I could probably assume that everyone reading this knows what Docker is, but just incase anyone has been living under a rock for the past 18 months here’s a quick introduction direct from Docker[dot]com:

Docker containers wrap up a piece of software in a complete filesystem that contains everything it needs to run: code, runtime, system tools, system libraries – anything you can install on a server. This guarantees that it will always run the same, regardless of the environment it is running in.

Useful, no?

Now, I’ve had a Rasperry Pi sat on my desk for the best part of 2 years and all I’ve got around to doing with it is installing XBMC and not displacing my Apple TV with it, so when I found out I could put Docker on it that seemed like a valuable way of wasting an afternoon…

Docker + Raspberry Pi!

From a hardware standpoint, you’ll need either a gen 1 or gen 2 Rasperry Pi, and an SD card. The glorious chaps at Hypriot have created an image that’s ready to be flashed onto your Pi.
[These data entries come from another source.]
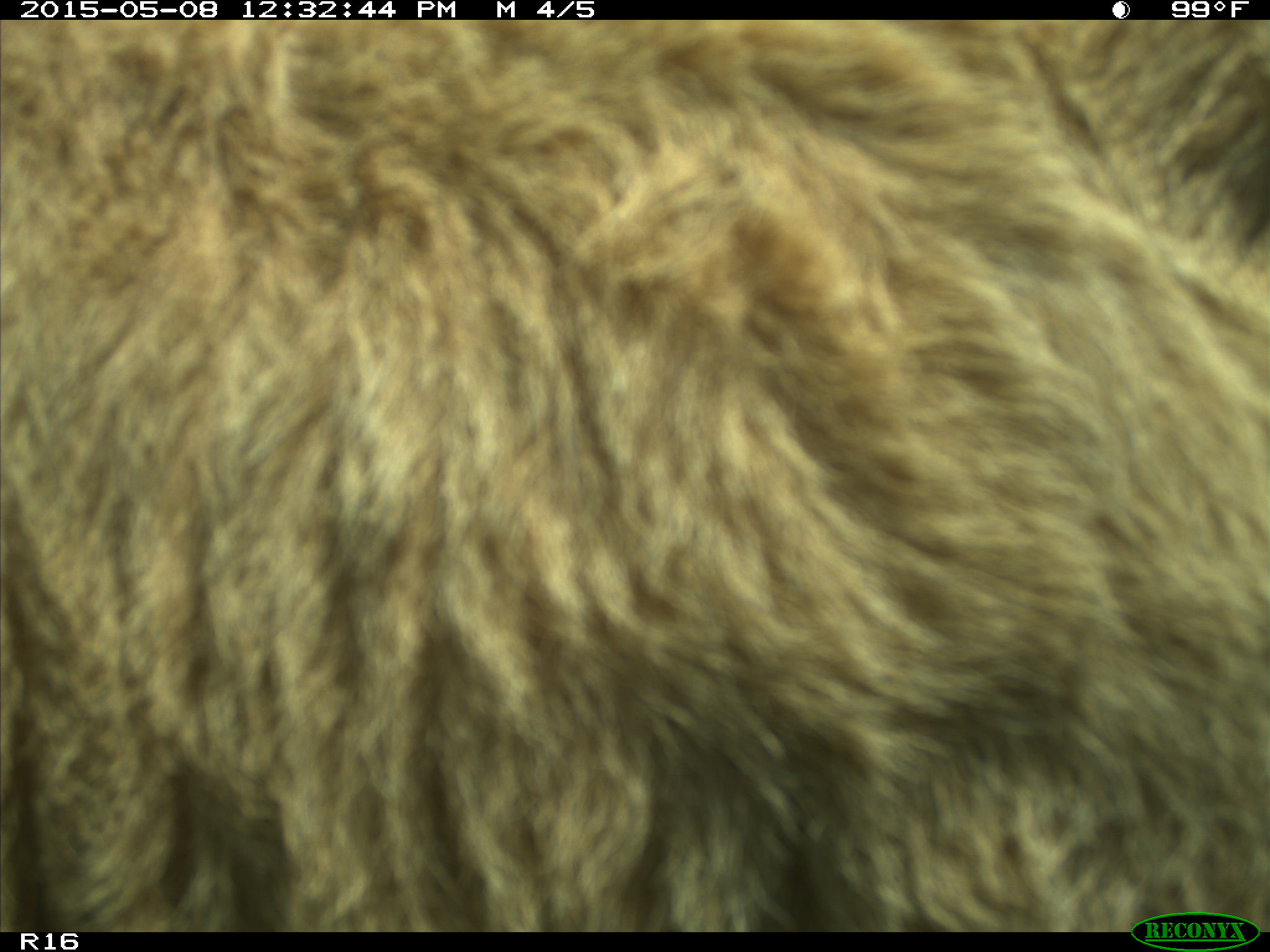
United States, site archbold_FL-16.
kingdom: Animalia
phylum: Chordata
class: Mammalia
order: Artiodactyla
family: Bovidae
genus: Bos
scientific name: Bos taurus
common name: domestic cow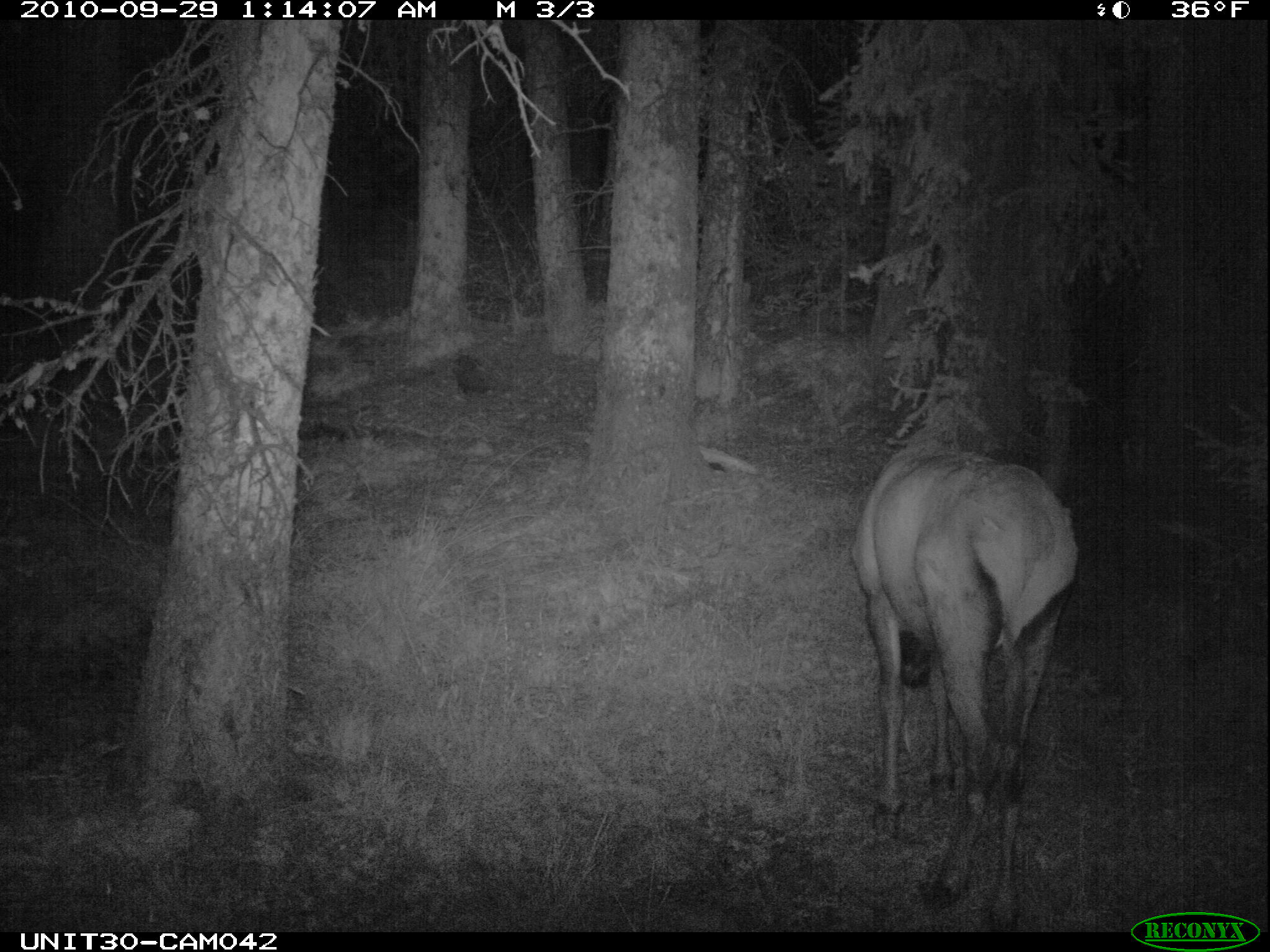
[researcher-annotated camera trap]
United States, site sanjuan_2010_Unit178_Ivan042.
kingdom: Animalia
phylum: Chordata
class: Mammalia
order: Artiodactyla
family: Cervidae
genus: Cervus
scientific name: Cervus elaphus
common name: red deer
Cervus elaphus (red deer).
Grab the latest image from here, and unzip it.

Once that’s extracted open up your terminal app, and type diskutil list

You should see your SD card listed (it’ll probably be the smallest one), in this case it’s /dev/disk3

List of disks

To flash the image, you’ll need to unmount the SD card - diskutil unmountdisk /dev/disk3

Unmount disk

Flash the image with the following command (ensure to change file paths to ones local to your system…) -

sudo dd if =/Users/ed/Downloads/hypriot-rpi-20151115-132854.img of=/dev/disk3 bs=1m

This could take a few minutes, so go and make a coffee or eat a cookie or something while you wait… When it’s completed you should see something similar to this:

Flashed the image

Now unmount the SD card again, plug it into your Pi, and plug the Pi into the power and the network..

Give it a few minutes to boot, and then connect to your Pi via ssh. Run the following command to check that the Docker service is running - docker info

All being well you’ll see the following:

docker info

Huzzah! Now let’s grab a Docker image to prove that it works. For the purposes of this example I’m going to grab a webserver from the Hypriot Docker Hub -

docker run -d -p 80:80 hypriot/rpi-busybox-httpd

This’ll pull the image from the Docker Hub, and start it up.

docker run

You can see what containers are running with the docker ps command, but browse to the Pi’s IP address with a web browser to check the HTTP container has started and is serving web pages.

It lives!

There’s all sorts of cool things you can do with Docker on the Pi to get a grip of how it works, and if you want some fun ideas I would take a look at Jess Frazelle’s blog. There’s plenty of packaged Docker images at the Docker Hub, too, so go crazy.